Reproduce the stretch of the baseball game report from "Senior starting pitcher" through "back-to-back Douglas errors.", replacing "Huskies" with "hosts".

PASSAGE TO READ:
++++++++++++++++++++
Douglas High School baseball will have to play its way through the consolation bracket if it wants to make a run to the Class 5A state tournament after falling, 2-1, to the No. 1 seed in Reno Wednesday.
The Tigers will be back in action tomorrow (Thursday) at 4 p.m. in Minden against No. 7 Spanish Springs.
Since both teams have one loss in the double elimination tournament, the loser Thursday will see their season end.
The Cougars beat McQueen, 6-2, Wednesday in the consolation bracket to end the Lancers’ season.
Trying to grab the edge
Douglas’ lone run came in the top of the first Thursday after Thomas Young led off the contest with a triple down the right field line in an 0-2 count.
Jeffrey Peters scored the speedy outfielder on an RBI groundout to give the fifth-seeded Tigers a quick lead, 1-0.
Senior starting pitcher Keegan Freeman did his best to keep the Tigers in command of the one-run lead, retiring the first three batters he faced in order.
Reno tied the game in the bottom of the second after a single and a Tiger error put two on with one out.
With two outs, the Huskies flipped a base hit into left to score their runner on second, tying the contest, 1-1.
It was the last run either side would manage until the fifth inning when the Huskies plated the game-winner.
In the bottom of the fifth, Reno bunted for a single before loading the bases on back-to-back Douglas errors.
With only one out in the frame the Huskies third hitter, Harvey Smerdon, got enough under a ball to plate the go-ahead run on an RBI sacrifice fly to right field.
“When you play Reno you can’t shoot yourselves in the foot,” said Douglas High head coach Jim Tucker. “They’re a great team and they are going to take what you give them. Today, we were not as clean as we were (yesterday).”
Freeman allowed just four hits all afternoon in seven innings on the hill while striking out a pair. He did not walk a batter.
Both punch outs came in the third inning behind a devastating curveball and an upstairs fastball.
++++++++++++++++++++
Excerpts from a spatial dataset:
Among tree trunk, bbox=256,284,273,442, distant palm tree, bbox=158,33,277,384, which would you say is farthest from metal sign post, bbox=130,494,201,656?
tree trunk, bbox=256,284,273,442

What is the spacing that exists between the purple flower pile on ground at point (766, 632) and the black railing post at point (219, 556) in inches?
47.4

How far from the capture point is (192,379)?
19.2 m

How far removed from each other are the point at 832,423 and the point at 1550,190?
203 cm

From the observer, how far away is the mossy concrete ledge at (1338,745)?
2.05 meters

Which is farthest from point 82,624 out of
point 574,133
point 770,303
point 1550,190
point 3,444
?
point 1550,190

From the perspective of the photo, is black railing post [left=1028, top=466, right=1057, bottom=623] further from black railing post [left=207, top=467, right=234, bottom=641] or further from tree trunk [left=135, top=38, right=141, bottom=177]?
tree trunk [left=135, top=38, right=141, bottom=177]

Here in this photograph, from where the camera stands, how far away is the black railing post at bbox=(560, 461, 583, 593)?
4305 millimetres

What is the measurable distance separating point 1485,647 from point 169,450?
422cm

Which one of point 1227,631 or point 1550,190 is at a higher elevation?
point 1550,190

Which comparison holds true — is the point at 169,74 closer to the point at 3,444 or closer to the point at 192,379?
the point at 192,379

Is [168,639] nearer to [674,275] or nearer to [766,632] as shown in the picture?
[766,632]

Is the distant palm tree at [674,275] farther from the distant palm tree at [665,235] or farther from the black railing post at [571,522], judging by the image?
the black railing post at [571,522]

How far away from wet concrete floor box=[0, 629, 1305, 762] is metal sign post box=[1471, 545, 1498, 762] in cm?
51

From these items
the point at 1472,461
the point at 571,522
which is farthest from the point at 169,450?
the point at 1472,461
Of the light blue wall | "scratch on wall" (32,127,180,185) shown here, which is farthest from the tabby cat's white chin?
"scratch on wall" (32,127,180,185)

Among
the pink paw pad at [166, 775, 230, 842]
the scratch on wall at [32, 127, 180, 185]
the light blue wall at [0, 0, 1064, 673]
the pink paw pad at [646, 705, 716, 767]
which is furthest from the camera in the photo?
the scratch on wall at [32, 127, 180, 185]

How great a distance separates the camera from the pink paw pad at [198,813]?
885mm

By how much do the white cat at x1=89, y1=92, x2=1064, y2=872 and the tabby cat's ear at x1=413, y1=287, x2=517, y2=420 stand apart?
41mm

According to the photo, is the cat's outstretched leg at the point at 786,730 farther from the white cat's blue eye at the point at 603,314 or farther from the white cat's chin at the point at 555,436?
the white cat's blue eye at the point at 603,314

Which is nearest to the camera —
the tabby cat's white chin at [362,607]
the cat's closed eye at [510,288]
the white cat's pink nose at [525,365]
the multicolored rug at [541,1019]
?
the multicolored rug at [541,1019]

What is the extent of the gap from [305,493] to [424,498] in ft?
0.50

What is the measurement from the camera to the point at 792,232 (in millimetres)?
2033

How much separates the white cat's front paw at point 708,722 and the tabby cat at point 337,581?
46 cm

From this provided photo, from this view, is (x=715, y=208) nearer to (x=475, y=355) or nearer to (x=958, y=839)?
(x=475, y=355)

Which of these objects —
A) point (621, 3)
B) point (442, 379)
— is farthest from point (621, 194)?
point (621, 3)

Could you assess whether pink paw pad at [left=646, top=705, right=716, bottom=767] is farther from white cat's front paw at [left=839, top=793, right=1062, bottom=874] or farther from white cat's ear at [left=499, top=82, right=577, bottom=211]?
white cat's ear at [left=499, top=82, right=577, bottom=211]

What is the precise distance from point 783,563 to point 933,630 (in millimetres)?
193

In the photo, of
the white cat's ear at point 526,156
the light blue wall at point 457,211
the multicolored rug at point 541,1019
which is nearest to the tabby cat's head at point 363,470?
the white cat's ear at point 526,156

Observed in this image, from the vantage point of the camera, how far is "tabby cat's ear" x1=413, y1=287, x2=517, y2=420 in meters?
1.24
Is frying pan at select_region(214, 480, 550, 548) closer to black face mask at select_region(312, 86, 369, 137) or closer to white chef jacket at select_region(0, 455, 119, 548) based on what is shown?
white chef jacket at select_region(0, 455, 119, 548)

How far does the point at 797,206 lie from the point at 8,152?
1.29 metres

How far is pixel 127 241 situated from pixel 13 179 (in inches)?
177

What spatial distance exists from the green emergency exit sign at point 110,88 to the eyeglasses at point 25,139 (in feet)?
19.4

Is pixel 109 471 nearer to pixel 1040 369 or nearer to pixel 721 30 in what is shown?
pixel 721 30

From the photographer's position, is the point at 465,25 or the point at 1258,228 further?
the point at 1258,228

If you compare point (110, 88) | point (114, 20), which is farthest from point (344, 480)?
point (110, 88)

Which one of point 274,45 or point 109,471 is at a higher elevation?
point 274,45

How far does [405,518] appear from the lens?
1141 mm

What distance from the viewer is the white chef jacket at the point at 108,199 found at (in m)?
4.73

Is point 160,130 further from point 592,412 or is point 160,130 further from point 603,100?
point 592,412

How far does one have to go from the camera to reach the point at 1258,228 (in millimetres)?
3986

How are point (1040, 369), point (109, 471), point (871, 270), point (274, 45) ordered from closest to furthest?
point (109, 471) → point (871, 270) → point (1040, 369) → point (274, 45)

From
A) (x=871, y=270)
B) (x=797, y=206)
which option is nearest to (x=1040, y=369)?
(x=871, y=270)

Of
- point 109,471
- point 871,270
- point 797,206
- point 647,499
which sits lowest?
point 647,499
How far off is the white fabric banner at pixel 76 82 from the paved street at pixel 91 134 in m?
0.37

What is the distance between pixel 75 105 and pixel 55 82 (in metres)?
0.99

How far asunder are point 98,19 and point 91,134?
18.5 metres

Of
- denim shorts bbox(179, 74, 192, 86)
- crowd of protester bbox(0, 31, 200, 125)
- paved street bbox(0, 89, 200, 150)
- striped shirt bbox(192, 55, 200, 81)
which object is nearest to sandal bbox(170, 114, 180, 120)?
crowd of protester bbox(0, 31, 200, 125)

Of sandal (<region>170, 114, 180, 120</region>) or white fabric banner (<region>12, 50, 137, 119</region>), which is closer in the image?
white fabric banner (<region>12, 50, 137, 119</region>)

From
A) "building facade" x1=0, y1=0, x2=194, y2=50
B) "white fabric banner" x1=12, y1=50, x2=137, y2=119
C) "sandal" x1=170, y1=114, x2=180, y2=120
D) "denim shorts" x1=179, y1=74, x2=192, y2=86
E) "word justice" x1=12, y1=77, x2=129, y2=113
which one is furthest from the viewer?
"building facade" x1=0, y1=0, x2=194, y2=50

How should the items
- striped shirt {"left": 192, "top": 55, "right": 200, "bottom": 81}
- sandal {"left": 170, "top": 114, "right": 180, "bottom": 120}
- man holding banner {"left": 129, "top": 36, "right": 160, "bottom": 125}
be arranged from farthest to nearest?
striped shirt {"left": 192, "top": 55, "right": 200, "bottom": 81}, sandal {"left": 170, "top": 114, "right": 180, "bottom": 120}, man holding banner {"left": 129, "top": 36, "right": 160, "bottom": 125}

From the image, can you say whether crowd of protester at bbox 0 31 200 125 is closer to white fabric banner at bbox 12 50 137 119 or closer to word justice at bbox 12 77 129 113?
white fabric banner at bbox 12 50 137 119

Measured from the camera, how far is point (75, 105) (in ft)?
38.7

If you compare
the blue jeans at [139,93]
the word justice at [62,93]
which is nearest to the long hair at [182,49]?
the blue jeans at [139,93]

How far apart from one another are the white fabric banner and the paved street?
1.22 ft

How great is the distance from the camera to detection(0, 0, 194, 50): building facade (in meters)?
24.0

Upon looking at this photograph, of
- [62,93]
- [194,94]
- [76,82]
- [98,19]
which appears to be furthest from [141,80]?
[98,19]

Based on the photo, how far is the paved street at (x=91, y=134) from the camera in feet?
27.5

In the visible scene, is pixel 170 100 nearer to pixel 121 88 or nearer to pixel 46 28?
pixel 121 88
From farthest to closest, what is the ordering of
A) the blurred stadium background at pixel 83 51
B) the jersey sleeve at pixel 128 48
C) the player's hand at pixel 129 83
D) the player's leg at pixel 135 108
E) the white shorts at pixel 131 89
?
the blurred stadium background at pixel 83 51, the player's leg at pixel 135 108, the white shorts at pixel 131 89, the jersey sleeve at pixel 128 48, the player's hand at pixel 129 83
++++++++++++++++++++
RESPONSE FOR THIS EXERCISE:
Senior starting pitcher Keegan Freeman did his best to keep the Tigers in command of the one-run lead, retiring the first three batters he faced in order.
Reno tied the game in the bottom of the second after a single and a Tiger error put two on with one out.
With two outs, the hosts flipped a base hit into left to score their runner on second, tying the contest, 1-1.
It was the last run either side would manage until the fifth inning when the hosts plated the game-winner.
In the bottom of the fifth, Reno bunted for a single before loading the bases on back-to-back Douglas errors.